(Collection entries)
[Start of Attachment]

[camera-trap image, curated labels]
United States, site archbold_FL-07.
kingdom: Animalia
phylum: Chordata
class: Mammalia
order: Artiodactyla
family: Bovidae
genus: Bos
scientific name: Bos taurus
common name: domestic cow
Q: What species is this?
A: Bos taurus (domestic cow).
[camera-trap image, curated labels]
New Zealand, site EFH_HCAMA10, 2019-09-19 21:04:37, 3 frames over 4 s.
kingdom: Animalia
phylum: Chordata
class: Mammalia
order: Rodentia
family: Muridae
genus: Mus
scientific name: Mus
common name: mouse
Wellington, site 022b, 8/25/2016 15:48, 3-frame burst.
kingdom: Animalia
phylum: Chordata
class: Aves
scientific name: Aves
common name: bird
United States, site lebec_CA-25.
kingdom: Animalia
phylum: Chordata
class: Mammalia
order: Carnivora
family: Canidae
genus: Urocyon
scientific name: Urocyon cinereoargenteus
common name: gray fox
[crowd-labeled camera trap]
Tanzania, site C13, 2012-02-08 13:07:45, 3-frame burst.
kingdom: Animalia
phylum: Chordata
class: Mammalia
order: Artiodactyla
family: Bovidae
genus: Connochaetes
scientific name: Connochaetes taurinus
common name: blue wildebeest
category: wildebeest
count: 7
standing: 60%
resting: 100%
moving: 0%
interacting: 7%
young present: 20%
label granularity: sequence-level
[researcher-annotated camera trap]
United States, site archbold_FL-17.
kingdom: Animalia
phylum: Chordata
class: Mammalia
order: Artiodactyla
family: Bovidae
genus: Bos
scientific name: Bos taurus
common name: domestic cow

[End of Attachment]

Directions for this task – All lines holding the word "common" must be copied from the data.

Result of the exercise –
common name: domestic cow
common name: mouse
common name: bird
common name: gray fox
common name: blue wildebeest
common name: domestic cow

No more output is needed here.